There is nothing, even now, in the omnishambles legislation that required the Federal Court to give gender identity precedence over sex. The judges did that all by themselves. Sex-based protections designed to protect women can now be employed by biological men who identify as women to ride roughshod over women who refuse to comply with their demands. Sall Grover, who has fought this case for more than four years, has actively supported trans people having their own spaces, their own clubs, their own sporting events. “We’re not opposing other people having protections that they need, but you cannot take away our protections to get yours,” she says. “That’s not how human rights work.” Alas, that is now how human rights law works in Australia. We need to catch up with the rest of the world. The UK Supreme Court ruled a year ago that sex and gender identity are not the same, and that sex-based rights must be protected. Yet we’re now in an even more invidious position than before Grover’s appeal.

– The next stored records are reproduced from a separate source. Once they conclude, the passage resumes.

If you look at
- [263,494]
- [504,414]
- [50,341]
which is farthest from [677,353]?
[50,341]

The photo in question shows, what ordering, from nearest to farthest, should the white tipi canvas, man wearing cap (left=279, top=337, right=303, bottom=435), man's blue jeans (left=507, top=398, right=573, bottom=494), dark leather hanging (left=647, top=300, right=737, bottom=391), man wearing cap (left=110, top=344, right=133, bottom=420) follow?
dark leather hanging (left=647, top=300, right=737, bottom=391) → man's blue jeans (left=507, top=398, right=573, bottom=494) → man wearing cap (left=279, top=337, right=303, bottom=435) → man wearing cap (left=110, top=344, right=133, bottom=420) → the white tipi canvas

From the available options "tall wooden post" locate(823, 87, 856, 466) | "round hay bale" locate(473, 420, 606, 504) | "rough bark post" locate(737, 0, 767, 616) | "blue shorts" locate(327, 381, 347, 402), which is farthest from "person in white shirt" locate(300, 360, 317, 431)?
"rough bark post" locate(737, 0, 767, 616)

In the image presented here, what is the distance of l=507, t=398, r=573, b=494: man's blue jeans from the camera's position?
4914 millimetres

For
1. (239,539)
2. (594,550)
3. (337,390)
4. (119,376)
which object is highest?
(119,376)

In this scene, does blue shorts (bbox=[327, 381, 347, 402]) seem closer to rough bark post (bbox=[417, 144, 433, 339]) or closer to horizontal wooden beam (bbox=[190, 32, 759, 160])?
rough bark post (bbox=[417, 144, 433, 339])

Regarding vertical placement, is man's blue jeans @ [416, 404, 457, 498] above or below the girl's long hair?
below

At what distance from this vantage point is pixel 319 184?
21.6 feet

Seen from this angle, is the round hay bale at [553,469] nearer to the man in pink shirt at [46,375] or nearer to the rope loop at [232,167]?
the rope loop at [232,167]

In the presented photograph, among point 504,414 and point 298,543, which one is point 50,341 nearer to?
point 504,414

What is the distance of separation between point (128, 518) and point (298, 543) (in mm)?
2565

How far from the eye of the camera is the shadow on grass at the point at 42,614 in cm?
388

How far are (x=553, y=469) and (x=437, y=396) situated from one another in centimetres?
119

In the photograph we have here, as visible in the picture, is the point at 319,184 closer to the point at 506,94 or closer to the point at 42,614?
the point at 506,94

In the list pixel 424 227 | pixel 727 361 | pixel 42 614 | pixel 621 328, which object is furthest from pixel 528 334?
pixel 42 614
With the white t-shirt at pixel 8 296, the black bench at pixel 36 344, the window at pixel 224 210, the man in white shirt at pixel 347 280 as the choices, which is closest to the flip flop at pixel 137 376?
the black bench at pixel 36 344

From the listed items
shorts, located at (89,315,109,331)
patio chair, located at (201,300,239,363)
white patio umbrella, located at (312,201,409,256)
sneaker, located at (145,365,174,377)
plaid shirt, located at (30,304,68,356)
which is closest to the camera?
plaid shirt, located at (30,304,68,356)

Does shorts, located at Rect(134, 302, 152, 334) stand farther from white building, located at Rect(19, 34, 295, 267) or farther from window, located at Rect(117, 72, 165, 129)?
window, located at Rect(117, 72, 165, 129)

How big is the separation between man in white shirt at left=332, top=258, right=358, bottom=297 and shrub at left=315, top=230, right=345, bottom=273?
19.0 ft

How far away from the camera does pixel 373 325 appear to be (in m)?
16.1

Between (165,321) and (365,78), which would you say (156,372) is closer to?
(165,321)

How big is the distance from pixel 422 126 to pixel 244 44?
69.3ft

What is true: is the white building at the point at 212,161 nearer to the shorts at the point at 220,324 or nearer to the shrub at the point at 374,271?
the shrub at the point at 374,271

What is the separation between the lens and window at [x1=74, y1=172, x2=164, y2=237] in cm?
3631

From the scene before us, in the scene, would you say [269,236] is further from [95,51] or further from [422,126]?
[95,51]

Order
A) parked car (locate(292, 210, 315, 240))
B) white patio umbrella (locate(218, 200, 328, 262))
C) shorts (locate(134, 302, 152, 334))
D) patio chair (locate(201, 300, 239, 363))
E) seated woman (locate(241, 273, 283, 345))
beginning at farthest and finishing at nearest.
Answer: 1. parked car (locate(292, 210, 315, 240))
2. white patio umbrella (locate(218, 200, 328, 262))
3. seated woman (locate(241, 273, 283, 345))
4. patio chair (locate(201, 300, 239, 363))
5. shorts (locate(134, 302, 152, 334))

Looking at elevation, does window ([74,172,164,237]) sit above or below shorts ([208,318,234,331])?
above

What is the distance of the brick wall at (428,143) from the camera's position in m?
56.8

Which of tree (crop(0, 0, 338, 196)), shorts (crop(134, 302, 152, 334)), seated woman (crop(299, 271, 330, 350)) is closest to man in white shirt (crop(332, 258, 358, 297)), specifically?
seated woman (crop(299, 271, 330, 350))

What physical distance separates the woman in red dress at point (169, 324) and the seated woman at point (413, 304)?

Justice Bromwich had originally found that Grover only indirectly discriminated against Roxanne Tickle, because she didn’t know she was dealing with a transgender woman – she just saw someone who looked like a man. The appeal judges have said that doesn’t matter. You can be directly discriminating against someone because of their male appearance, according to the Full Court, because male appearance is a gender-related characteristic of transgender women. You might have thought male appearance was, well, because someone was born male. After this judgment, if someone who looks like a man but identifies as a transgender woman goes into a women’s toilet, it is illegal to challenge or exclude them. Grover says the damages awarded against her are punitive. It’s hard to disagree. The appeal court awarded aggravated damages to Tickle because of Grover’s “gratuitous” and “disrespectful” conduct in “misgendering” Tickle during the trial.
That is, Grover stated her sincerely held belief, in a court of law, that a man cannot be a woman. It cost her $20,000. The one-time scriptwriter has already paid a high price for taking on a battle that should have been fought by those entrusted with protecting women. Many women gave evidence in the proceedings that they needed their own spaces because of past experiences of sexual assaults and intimidation by men. Grover was one of those women. In the face of this evidence, the Australian Human Rights Commission and its Sex Discrimination Commissioner backed the right of a biological male who identifies as a woman to insist on being admitted to a space established for women. Grover was 14 weeks pregnant when this saga began. Her daughter is now four. But Grover says she’s determined to do whatever it takes to ensure her daughter has the rights so many women have fought for. “I want every woman and girl to be able to say “no” to a man, no matter how he identifies, and not be punished for it.” It is past time for parliament to step in and deliver some basic commonsense.